# What type of Coin?



## Gunsmoke47 (Jun 16, 2004)

Hey guys and gals,  
 we found this today in the pit we were digging and neither Pitfinder nor I know what it is other than non USA and old. It is not in very good shape but it was by far the coolest find of the day![] CAn you give us some info on it? Thanks, and Happy Diggin,  Kelley


----------



## bigkitty53 (Jun 17, 2004)

Hi Kelley,
               I think you have an English coin there.That appears to be a St.George's Cross(English Flag) on a shield supported by 2 heraldic lions.What's on the other side? I suspect a profile of 'Mad King' George III. Also how big is it?At that time usually the bigger the coin the more it's value and vice-versa.

 Hope this helps,

 KAT


----------



## Gunsmoke47 (Jun 17, 2004)

Hey KAT, the other side is in such bad shape as to be unidentifiable. We guessed English as well. Maybe some of our brothers across the pond can tell us for sure. It is slightly bigger than a quarter. Thanks for your reply,  Kelley


----------



## AvoidingWork (Jun 18, 2004)

Cool coin.  Found two at my lot as well-check these out....


----------



## bigkitty53 (Jun 19, 2004)

Nice find,Avoiding Work! Is the 1820 hammered in the middle or is that just a play of light? I know a lot of soldiers used to tap out the center of a coin with a hammer until it was thin enough to punch out,to make a ring for their sweetheart back home.You have one that never made it that far?

 KAT


----------



## Gunsmoke47 (Jun 19, 2004)

Those are neat coins AvoidingWork! Is the 1820 the same denomination as the crowned silver one?  Kelley


----------



## AvoidingWork (Jun 19, 2004)

HEY

 The silver is , as i understand, a spanish colonial  1 Rheal coin from 1815. The bronze is a pre confederation trade token from Canada which has been nailed through.  Pretty cool finds ---almost justifies the poison ivy.....

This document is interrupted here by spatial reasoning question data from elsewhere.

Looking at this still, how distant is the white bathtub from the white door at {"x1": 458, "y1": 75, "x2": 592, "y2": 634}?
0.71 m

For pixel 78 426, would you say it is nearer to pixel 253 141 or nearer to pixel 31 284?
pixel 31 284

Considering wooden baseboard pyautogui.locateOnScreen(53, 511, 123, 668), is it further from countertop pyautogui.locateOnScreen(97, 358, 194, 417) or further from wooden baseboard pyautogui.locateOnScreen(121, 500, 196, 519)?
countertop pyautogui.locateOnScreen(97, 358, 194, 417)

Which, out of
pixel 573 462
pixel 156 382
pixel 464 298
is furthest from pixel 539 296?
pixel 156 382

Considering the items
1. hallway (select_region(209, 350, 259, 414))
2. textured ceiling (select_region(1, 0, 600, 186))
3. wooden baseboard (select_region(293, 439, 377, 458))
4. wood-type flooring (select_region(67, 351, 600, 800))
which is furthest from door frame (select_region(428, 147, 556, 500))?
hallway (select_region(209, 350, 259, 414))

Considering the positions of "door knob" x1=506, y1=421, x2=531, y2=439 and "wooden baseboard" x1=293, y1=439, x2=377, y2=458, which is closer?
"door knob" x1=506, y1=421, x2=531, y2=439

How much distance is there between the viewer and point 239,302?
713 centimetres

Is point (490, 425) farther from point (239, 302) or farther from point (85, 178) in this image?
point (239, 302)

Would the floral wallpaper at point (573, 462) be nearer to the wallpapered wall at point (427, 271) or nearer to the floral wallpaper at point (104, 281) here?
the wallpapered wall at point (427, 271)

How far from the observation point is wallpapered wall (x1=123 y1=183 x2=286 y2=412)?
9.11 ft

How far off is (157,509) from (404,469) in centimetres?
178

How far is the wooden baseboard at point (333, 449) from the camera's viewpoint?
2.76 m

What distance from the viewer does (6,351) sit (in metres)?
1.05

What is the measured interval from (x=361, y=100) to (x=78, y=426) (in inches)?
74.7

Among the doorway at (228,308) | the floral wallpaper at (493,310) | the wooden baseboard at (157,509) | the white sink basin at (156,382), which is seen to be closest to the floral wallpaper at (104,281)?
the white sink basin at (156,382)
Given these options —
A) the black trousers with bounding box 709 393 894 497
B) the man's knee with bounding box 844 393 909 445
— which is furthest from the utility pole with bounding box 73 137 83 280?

 here's the other side of the coins...


----------



## AvoidingWork (Jun 19, 2004)

try that again


----------



## pitfinder (Jun 23, 2004)

Roger, thanks for your hard work and your friend's knowledge.  Now this really has us wondering how that coin got to the Texas Panhandle!!!!!!!!!!!!!  We're going to start paying more attention and look for tiger and elephant tusks in these pits.  Pitfinder and Gunsmoke47


----------